Focusing on the ideological front and the Middle East, however, does not let domestic policymakers off the hook. The floundering Hollande administration could and should launch effective employment and security policies without delay. Rogoff sees Hollande as having given Minister of the Economy Emmanuel Macron “wide berth to try to implement desperately needed structural reforms of labor and product markets.” But “it remains to be seen just how much political support such market-oriented policies can sustain.” In any case, Macron’s efforts are too little and come too late. So any effort at real reform will probably have to wait until next year’s election of a new president and government.

“New” is virtually certain. Looking forward optimistically to the Hollande presidency in the aftermath of the 2012 Merah killings, Lee cautioned that “it is now up to Hollande to seize the opportunity before la crise des banlieues becomes worse. Should he fail,” Lee warned, “Merah could be a precursor of much worse things to come.”
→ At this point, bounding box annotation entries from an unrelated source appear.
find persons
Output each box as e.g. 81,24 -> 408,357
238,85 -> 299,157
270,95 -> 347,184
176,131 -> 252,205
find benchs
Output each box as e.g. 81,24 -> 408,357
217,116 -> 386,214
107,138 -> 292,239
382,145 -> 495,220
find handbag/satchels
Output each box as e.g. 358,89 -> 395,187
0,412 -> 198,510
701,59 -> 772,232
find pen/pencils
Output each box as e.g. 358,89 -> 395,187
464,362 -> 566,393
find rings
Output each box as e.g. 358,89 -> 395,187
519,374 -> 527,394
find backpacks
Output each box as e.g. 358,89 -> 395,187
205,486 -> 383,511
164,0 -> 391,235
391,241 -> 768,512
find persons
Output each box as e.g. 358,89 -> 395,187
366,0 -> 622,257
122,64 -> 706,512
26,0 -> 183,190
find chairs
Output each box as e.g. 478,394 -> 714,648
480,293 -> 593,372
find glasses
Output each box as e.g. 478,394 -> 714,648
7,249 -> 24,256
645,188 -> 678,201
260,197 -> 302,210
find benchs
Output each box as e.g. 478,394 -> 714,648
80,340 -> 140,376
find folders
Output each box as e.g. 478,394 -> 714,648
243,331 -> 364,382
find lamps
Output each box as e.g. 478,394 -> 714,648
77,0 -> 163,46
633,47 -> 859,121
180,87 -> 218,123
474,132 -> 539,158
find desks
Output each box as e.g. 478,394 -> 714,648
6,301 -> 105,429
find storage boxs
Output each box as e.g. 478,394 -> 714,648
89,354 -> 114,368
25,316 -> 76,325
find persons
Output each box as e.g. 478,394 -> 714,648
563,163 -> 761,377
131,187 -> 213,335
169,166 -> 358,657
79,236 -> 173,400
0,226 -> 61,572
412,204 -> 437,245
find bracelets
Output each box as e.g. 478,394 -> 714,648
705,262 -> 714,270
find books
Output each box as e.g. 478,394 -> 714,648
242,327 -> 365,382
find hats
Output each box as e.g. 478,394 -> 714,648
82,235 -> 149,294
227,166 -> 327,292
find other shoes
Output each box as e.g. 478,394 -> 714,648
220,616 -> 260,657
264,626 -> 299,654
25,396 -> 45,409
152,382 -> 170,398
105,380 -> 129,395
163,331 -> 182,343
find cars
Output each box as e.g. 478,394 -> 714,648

That warning has proved horrifically prophetic. The problem, as Hans-Olaf Henkel, a member of the European Parliament, and I have argued, is that, “Hollande appears to have an advanced case of Tartuffe’s malady, repeatedly making political pledges that he cannot honor.” French voters might otherwise have overlooked the indignity of their president being transported to a nocturnal tryst on the back of a scooter. They might also overlook the scandal of his personal hairdresser’s €120,000 ($135,000) annual salary. But they will not forgive Hollande’s failure to protect them from terrorism. Nor will they be appeased, let alone consoled, by his prime minister’s declaration, after the horror in Nice, that France must be prepared for more deadly attacks and will have to “learn to live with the threat.”

Submission or Integration?

If the French want an example of what greater integration of Muslims can achieve, they need only look across the English Channel to London, where the son of a Pakistani bus driver, Sadiq Khan, was elected Mayor earlier this year. “Of course,” says Moisi, “Muslim success stories like Khan’s remain too few and far between. But there is much to be gained from recognizing, publicizing, and multiplying them.”

For Levy, “Michel Houellebecq’s prediction in his most recent novel, Submission, that France would elect a president from an Islamic party in 2022 has been inverted” by Khan’s victory. “What we are witnessing with the election of Khan is the submission not of democracy to Islam, but of Islam to democracy.” If France hopes to achieve something like this same democratic submission, and begin to end the alienation of too many of its young Muslim citizens, the French state will need to submit to the most far-reaching reforms of the economy seen since the end of World War II.